--- BEGIN ---
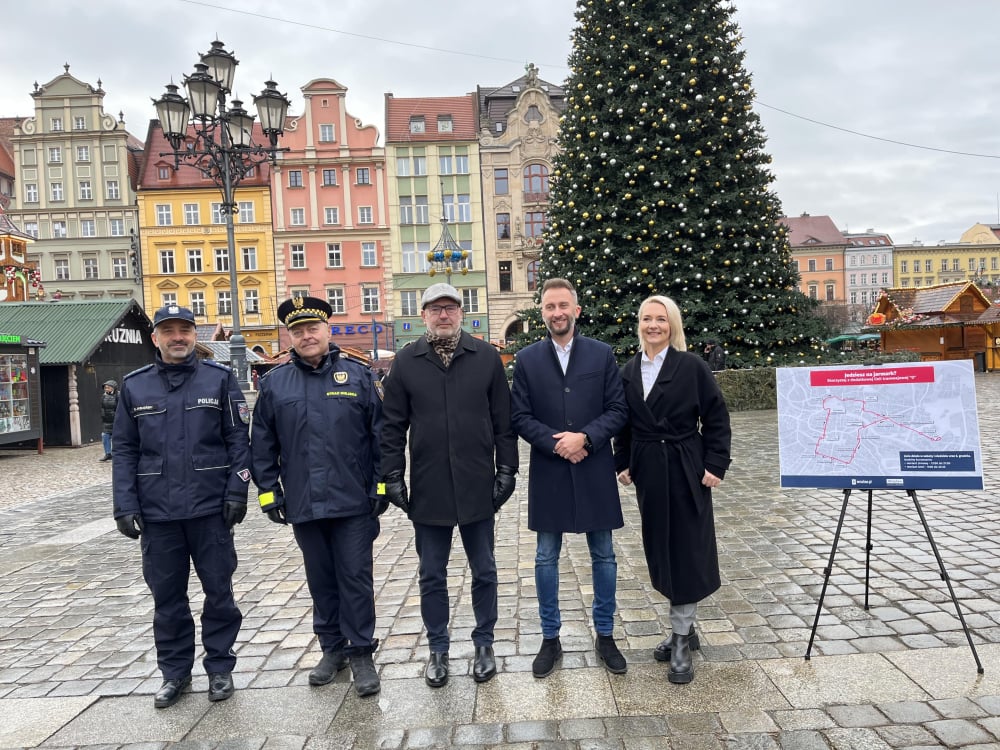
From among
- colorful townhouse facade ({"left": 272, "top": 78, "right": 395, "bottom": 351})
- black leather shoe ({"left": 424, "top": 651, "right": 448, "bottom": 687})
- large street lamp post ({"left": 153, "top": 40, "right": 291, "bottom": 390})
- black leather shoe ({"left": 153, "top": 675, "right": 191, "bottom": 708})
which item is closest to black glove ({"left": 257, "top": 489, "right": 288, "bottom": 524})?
black leather shoe ({"left": 153, "top": 675, "right": 191, "bottom": 708})

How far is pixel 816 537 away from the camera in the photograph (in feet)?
20.5

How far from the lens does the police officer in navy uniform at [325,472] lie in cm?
382

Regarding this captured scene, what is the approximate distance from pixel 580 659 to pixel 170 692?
211 centimetres

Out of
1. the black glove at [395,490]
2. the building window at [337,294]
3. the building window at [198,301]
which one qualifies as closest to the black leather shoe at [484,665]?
the black glove at [395,490]

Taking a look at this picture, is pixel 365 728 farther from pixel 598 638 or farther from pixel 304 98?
pixel 304 98

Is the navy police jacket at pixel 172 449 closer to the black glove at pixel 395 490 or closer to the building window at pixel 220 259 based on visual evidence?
the black glove at pixel 395 490

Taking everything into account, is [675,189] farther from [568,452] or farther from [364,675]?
[364,675]

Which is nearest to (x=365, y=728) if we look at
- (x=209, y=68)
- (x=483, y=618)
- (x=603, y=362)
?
(x=483, y=618)

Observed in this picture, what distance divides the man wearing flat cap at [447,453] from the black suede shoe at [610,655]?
0.58m

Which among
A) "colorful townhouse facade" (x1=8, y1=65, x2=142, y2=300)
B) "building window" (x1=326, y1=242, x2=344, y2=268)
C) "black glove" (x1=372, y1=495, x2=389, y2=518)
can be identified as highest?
"colorful townhouse facade" (x1=8, y1=65, x2=142, y2=300)

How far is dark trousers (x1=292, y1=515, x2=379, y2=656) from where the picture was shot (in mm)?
3850

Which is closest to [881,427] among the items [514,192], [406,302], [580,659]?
[580,659]

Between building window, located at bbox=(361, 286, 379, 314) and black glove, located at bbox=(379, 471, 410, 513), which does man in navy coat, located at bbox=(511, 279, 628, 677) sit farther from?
building window, located at bbox=(361, 286, 379, 314)

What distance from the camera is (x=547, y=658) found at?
3.83 m
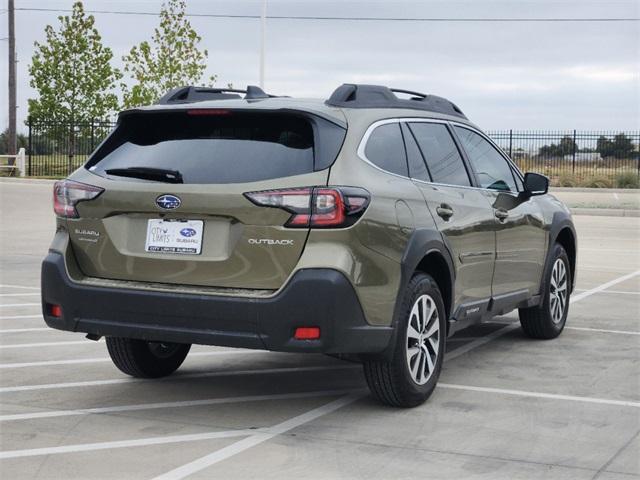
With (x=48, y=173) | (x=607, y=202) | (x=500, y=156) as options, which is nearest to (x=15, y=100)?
(x=48, y=173)

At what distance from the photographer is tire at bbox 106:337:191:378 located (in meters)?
7.06

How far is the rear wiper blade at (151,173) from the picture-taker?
19.6 feet

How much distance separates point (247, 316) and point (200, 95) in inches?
71.4

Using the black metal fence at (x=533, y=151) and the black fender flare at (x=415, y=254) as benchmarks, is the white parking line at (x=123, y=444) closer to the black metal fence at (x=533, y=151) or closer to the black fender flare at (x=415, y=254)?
the black fender flare at (x=415, y=254)

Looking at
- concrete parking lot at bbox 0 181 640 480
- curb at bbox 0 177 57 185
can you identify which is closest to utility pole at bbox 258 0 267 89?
curb at bbox 0 177 57 185

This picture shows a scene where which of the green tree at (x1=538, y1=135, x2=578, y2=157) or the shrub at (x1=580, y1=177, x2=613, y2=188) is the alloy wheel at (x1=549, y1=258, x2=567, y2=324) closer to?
A: the shrub at (x1=580, y1=177, x2=613, y2=188)

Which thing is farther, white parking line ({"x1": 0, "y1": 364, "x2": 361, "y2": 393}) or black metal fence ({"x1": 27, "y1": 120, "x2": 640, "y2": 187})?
black metal fence ({"x1": 27, "y1": 120, "x2": 640, "y2": 187})

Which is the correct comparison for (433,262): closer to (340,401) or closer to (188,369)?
(340,401)

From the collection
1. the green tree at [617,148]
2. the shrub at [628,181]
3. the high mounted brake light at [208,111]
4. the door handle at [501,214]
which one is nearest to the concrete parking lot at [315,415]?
the door handle at [501,214]

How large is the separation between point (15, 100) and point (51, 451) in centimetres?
4188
--- END ---
» Task directions
Every record gets retyped exactly; no picture goes into the copy.

» Exercise result
From among
- colorful townhouse facade ({"left": 272, "top": 78, "right": 395, "bottom": 351})
- black leather shoe ({"left": 424, "top": 651, "right": 448, "bottom": 687})
- large street lamp post ({"left": 153, "top": 40, "right": 291, "bottom": 390})
- black leather shoe ({"left": 153, "top": 675, "right": 191, "bottom": 708})
which item is closest to black glove ({"left": 257, "top": 489, "right": 288, "bottom": 524})?
black leather shoe ({"left": 153, "top": 675, "right": 191, "bottom": 708})

How far is pixel 816 537 away from the camera in the photograph (in feet)?
20.5

How far from the lens does the police officer in navy uniform at [325,472] lie in cm?
382

Regarding this captured scene, what is the approximate distance from pixel 580 659 to pixel 170 692?
211 centimetres

Out of
1. the black glove at [395,490]
2. the building window at [337,294]
3. the building window at [198,301]
which one qualifies as closest to the black leather shoe at [484,665]?
the black glove at [395,490]

Taking a look at this picture, is pixel 365 728 farther from pixel 598 638 or farther from pixel 304 98?
pixel 304 98

Is the navy police jacket at pixel 172 449 closer to the black glove at pixel 395 490 or closer to the building window at pixel 220 259 based on visual evidence?
the black glove at pixel 395 490

Taking everything into account, is [675,189] farther from [568,452] or farther from [364,675]?
[364,675]

Which is nearest to (x=365, y=728) if we look at
- (x=209, y=68)
- (x=483, y=618)
- (x=603, y=362)
?
(x=483, y=618)

Observed in this picture, what distance divides the man wearing flat cap at [447,453] from the black suede shoe at [610,655]?
0.58m

Which among
A) "colorful townhouse facade" (x1=8, y1=65, x2=142, y2=300)
B) "building window" (x1=326, y1=242, x2=344, y2=268)
C) "black glove" (x1=372, y1=495, x2=389, y2=518)
can be identified as highest?
"colorful townhouse facade" (x1=8, y1=65, x2=142, y2=300)

How far is dark trousers (x1=292, y1=515, x2=379, y2=656) from where the picture was shot (in mm)?
3850

Which is closest to [881,427] among the items [514,192], [406,302], [580,659]?
[580,659]

Between building window, located at bbox=(361, 286, 379, 314) and black glove, located at bbox=(379, 471, 410, 513), which does man in navy coat, located at bbox=(511, 279, 628, 677) sit farther from?
building window, located at bbox=(361, 286, 379, 314)

What distance from the camera is (x=547, y=658) found at?
3.83 m
With (x=48, y=173) | (x=607, y=202) | (x=500, y=156) as options, which is nearest to (x=15, y=100)?
(x=48, y=173)

At what distance from the photographer is tire at bbox 106:337:191:378 located (in meters)?
7.06

How far is the rear wiper blade at (151,173) from the picture-taker?
19.6 feet

How much distance separates point (247, 316) and point (200, 95) in inches?
71.4

Using the black metal fence at (x=533, y=151) and the black fender flare at (x=415, y=254) as benchmarks, is the white parking line at (x=123, y=444) closer to the black metal fence at (x=533, y=151) or closer to the black fender flare at (x=415, y=254)?
the black fender flare at (x=415, y=254)

Looking at
- concrete parking lot at bbox 0 181 640 480
- curb at bbox 0 177 57 185
can you identify which is closest to utility pole at bbox 258 0 267 89?
curb at bbox 0 177 57 185

This picture shows a scene where which of the green tree at (x1=538, y1=135, x2=578, y2=157) or the shrub at (x1=580, y1=177, x2=613, y2=188) is the alloy wheel at (x1=549, y1=258, x2=567, y2=324) closer to?
A: the shrub at (x1=580, y1=177, x2=613, y2=188)

Which thing is farther, white parking line ({"x1": 0, "y1": 364, "x2": 361, "y2": 393}) or black metal fence ({"x1": 27, "y1": 120, "x2": 640, "y2": 187})?
black metal fence ({"x1": 27, "y1": 120, "x2": 640, "y2": 187})

Which is the correct comparison for (433,262): closer to (340,401) or closer to (188,369)?
(340,401)

From the collection
1. the green tree at [617,148]
2. the shrub at [628,181]
3. the high mounted brake light at [208,111]
4. the door handle at [501,214]
which one is nearest to the concrete parking lot at [315,415]?
the door handle at [501,214]

How large is the separation between point (15, 100) and point (51, 451) in centimetres?
4188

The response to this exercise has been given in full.